EXTRACTO
La razón no pierde nada cuando mira al ser humano singular y vinculado, cuando apuesta por armonizar cabeza y corazón, cuando recupera el poder de la ternura. Con la recreación de la razón, la humanidad abandona la ideología del conquistador y comienza a tomar conciencia de las diferencias; de este modo, comienza a salir de una visión uniformizante, reductora, pero fuertemente racionalizadora, para adoptar una manera de concebirse a sí misma mucho más polifacética, multipolar, compleja, que  desafía toda racionalización simplista y todas las ideologías de la conquista, en cuyo nombre el crecimiento destruía los recursos naturales, despreciaba la diversidad de la naturaleza y ahogaba sus voces en su amplia gama de singularidades.
 
“Hemos visto que el desarrollo, al mismo tiempo, obra por y para la realización de un modelo de humanidad masculino, adulto, burgués, blanco, suscita una reacción múltiple, que no solamente rechaza la dominación de este modelo, sino también el valor de este modelo. Así, fermentos juveniles, femeninos, multiétnicos, multirraciales, actúan, pero en desorden, sin que llegue todavía a constituirse un nuevo modelo de humanidad fundado a la vez en la realización de la unidad genérica de la especie y en la realización de las diferencias”[4].
 
La racionalidad económica, que se creía aplicable de manera universal, uniformaba el mundo hasta convertirlo en un mercado; de este modo, la mercancía se apoderaba de la conciencia y lo convertía todo en artefacto que se podía intercambiar.

CONSIGNA
Enumera los adjetivos con los que la cita entre comillas del extracto describe el modelo de humanidad por y para cuya realización obra el desarrollo.

DATOS
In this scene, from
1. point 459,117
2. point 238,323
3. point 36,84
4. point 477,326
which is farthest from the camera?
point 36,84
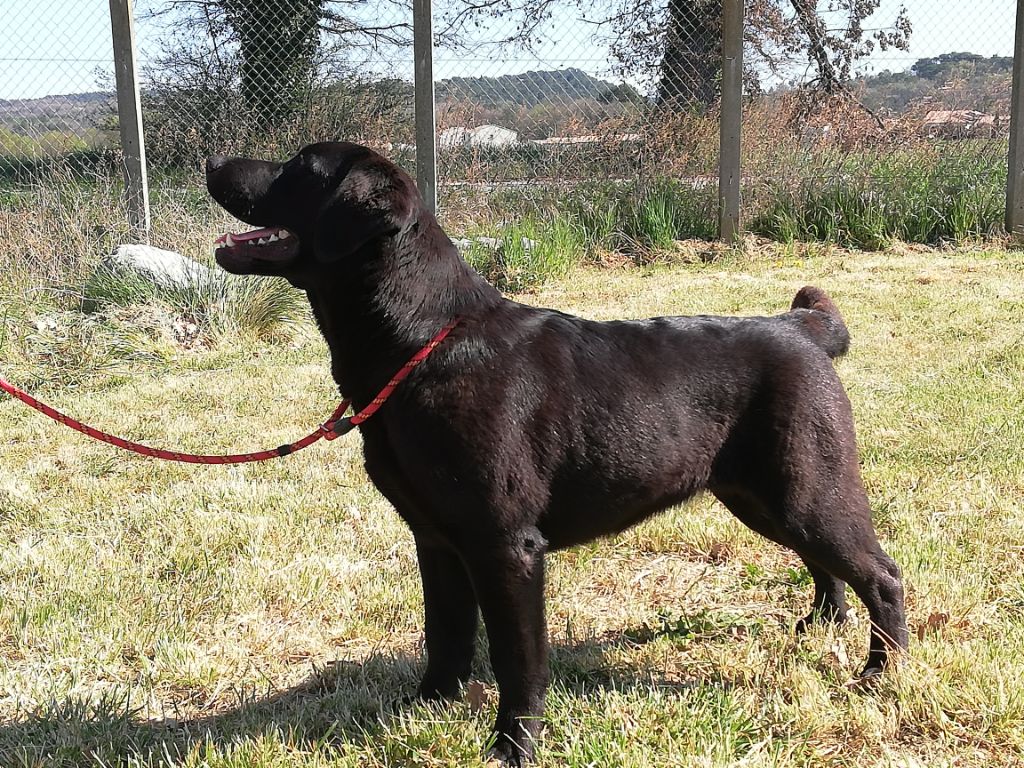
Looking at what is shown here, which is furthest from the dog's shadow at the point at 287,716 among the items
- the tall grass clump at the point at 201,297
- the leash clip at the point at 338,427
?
the tall grass clump at the point at 201,297

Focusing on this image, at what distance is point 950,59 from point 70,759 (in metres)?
10.6

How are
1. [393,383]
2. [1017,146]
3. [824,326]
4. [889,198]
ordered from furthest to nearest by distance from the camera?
[889,198] → [1017,146] → [824,326] → [393,383]

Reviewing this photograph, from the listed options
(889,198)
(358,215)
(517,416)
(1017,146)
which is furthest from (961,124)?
(358,215)

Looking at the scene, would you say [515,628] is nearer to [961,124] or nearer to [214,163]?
[214,163]

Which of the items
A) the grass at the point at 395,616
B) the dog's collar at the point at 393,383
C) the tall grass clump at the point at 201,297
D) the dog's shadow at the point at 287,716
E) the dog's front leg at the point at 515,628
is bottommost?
the dog's shadow at the point at 287,716

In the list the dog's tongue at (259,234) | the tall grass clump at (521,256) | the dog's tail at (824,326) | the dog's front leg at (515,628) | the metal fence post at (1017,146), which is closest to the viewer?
the dog's front leg at (515,628)

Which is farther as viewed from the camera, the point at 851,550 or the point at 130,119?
the point at 130,119

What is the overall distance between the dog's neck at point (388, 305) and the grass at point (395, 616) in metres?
0.93

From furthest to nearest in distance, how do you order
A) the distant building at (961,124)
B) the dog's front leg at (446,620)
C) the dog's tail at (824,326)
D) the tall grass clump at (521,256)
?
the distant building at (961,124) < the tall grass clump at (521,256) < the dog's tail at (824,326) < the dog's front leg at (446,620)

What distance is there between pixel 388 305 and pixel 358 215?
233mm

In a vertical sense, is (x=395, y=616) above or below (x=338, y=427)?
below

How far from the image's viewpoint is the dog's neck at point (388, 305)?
2.34 metres

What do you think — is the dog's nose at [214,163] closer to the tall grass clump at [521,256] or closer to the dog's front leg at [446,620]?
the dog's front leg at [446,620]

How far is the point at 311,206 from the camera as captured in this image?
7.93ft
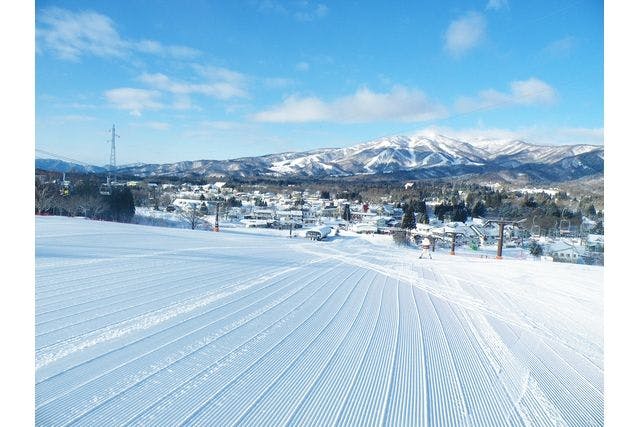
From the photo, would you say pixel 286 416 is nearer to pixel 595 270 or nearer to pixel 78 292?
pixel 78 292

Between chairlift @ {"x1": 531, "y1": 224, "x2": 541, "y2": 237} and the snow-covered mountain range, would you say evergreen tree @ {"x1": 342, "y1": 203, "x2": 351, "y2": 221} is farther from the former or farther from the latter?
the snow-covered mountain range

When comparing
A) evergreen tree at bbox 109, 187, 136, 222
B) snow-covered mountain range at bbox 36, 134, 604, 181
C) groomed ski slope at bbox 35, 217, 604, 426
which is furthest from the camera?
snow-covered mountain range at bbox 36, 134, 604, 181

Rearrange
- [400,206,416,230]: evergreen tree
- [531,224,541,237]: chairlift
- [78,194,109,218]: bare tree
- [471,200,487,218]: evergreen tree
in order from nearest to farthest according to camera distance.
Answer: [78,194,109,218]: bare tree, [531,224,541,237]: chairlift, [471,200,487,218]: evergreen tree, [400,206,416,230]: evergreen tree

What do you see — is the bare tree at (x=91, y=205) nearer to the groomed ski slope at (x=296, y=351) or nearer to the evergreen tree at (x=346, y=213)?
the groomed ski slope at (x=296, y=351)

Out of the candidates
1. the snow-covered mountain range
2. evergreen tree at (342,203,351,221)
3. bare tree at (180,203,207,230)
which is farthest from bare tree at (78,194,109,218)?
the snow-covered mountain range

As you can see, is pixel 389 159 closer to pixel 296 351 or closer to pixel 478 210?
pixel 478 210
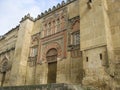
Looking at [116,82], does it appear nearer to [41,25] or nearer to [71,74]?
[71,74]

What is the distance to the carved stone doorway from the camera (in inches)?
396

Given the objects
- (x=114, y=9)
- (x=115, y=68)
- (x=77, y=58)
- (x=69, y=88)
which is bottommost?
(x=69, y=88)

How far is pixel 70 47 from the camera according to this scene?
31.2 ft

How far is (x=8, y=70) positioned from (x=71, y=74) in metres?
6.93

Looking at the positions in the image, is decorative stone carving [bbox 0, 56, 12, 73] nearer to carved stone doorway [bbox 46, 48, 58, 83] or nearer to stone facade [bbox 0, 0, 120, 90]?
stone facade [bbox 0, 0, 120, 90]

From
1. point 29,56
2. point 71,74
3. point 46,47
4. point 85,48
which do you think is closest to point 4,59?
point 29,56

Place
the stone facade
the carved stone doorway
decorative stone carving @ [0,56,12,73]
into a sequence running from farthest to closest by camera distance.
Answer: decorative stone carving @ [0,56,12,73]
the carved stone doorway
the stone facade

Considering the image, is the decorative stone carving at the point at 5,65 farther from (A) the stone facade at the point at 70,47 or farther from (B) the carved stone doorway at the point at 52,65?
(B) the carved stone doorway at the point at 52,65

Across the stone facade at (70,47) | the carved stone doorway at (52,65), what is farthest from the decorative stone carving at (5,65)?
the carved stone doorway at (52,65)

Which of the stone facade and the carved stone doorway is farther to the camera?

RESPUESTA FINAL
Masculino, adulto, burgués y blanco.